§ **REQUIREMENT**:
Find all lines in the records that include the word "battery", and copy them out.

§ **RAW DATA**:

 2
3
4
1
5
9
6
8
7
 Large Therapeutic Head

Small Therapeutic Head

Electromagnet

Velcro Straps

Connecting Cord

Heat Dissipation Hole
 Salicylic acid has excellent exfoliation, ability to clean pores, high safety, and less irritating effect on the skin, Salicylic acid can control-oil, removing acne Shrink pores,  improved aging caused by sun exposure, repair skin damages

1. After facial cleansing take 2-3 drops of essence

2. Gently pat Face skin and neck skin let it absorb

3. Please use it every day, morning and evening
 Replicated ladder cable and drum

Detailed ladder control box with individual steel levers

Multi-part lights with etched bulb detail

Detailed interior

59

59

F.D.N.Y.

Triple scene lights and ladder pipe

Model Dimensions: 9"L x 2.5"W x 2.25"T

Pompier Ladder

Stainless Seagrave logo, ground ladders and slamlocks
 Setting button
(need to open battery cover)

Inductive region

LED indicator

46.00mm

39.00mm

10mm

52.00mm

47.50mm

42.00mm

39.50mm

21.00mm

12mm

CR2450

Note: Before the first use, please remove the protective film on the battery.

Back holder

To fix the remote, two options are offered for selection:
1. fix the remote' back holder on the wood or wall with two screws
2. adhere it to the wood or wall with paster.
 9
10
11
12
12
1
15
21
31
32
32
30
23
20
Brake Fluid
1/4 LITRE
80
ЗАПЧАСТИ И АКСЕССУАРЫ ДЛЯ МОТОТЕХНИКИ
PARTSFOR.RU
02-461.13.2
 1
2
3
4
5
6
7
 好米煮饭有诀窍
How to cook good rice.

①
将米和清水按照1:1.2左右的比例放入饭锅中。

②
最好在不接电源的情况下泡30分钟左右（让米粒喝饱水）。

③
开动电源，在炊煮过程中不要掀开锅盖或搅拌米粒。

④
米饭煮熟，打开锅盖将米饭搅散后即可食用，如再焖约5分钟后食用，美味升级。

§ **RESULT OF THE TASK**:
(need to open battery cover)
Note: Before the first use, please remove the protective film on the battery.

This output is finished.